Kochałam tatę na swój sposób. Nie miałam z nim nigdy tak dobrych relacji, jak z mamą. Momentami nie miałam z nim w ogóle kontaktu. A może to raczej on odcinał się od świata, zamroczony alkoholem? Prawdą jednak było to, że przez niego było nam, a przede wszystkim mamie, bardzo ciężko. A my nie zawsze dostrzegałyśmy, jak bardzo ona się starała.
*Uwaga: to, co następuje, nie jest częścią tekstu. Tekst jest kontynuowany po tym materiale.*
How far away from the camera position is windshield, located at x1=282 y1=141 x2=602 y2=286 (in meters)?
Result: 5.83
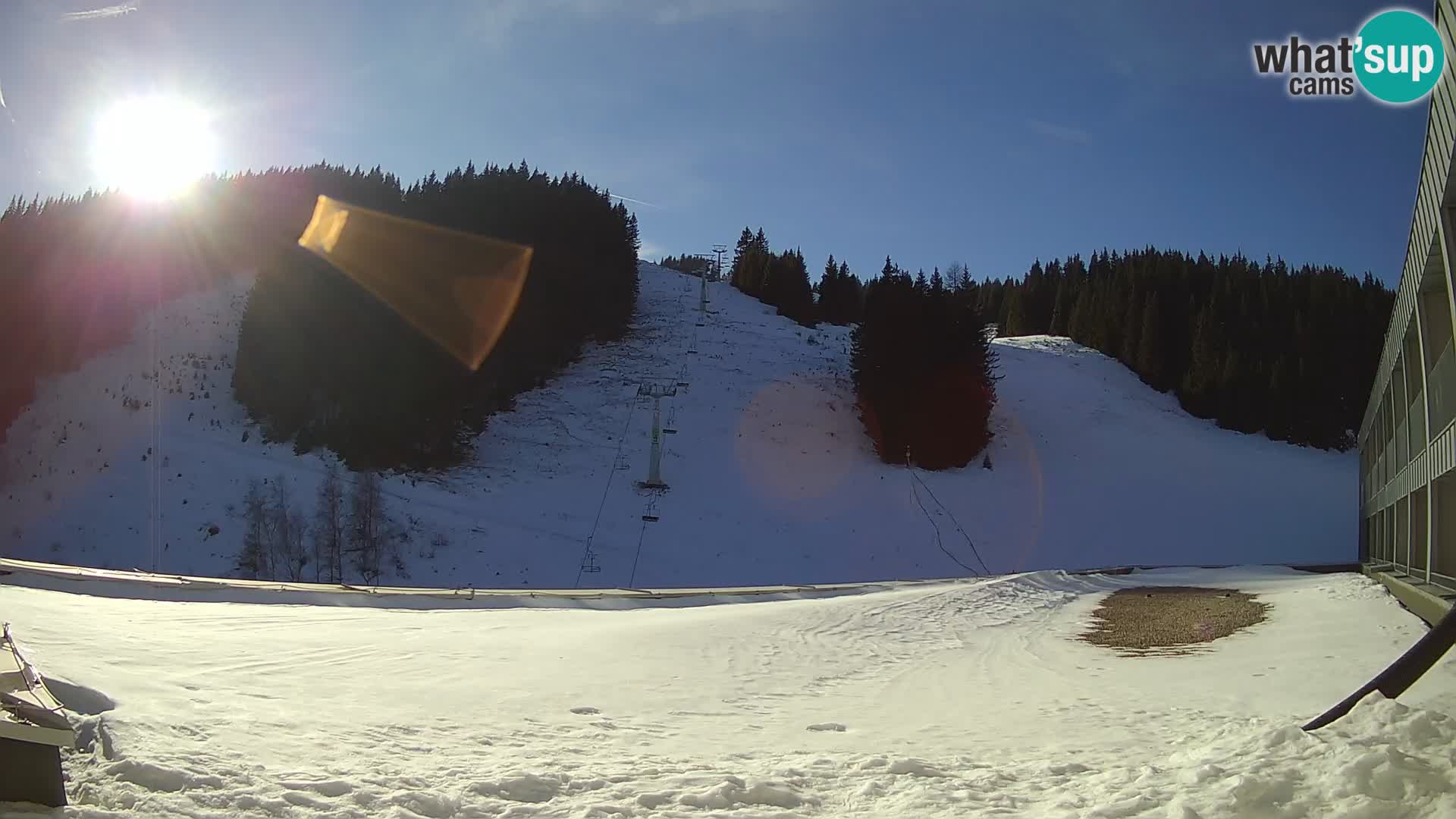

A teraz jeszcze ja przyniosłam do domu tak „cudowne” wieści.

– On mnie zostawił – powiedziałam, ciągle wpatrując się w okno, jakbym szukała w nim wsparcia i odpowiedzi na pytania, które w szybkim tempie kotłowały się w mojej głowie. – Stwierdził, że mnie nie kocha, a na dzisiejszy wieczór miał już plany z nową dziewczyną. Rozumiesz? Z nową dziewczyną! Dlaczego, mamo? Dlaczego?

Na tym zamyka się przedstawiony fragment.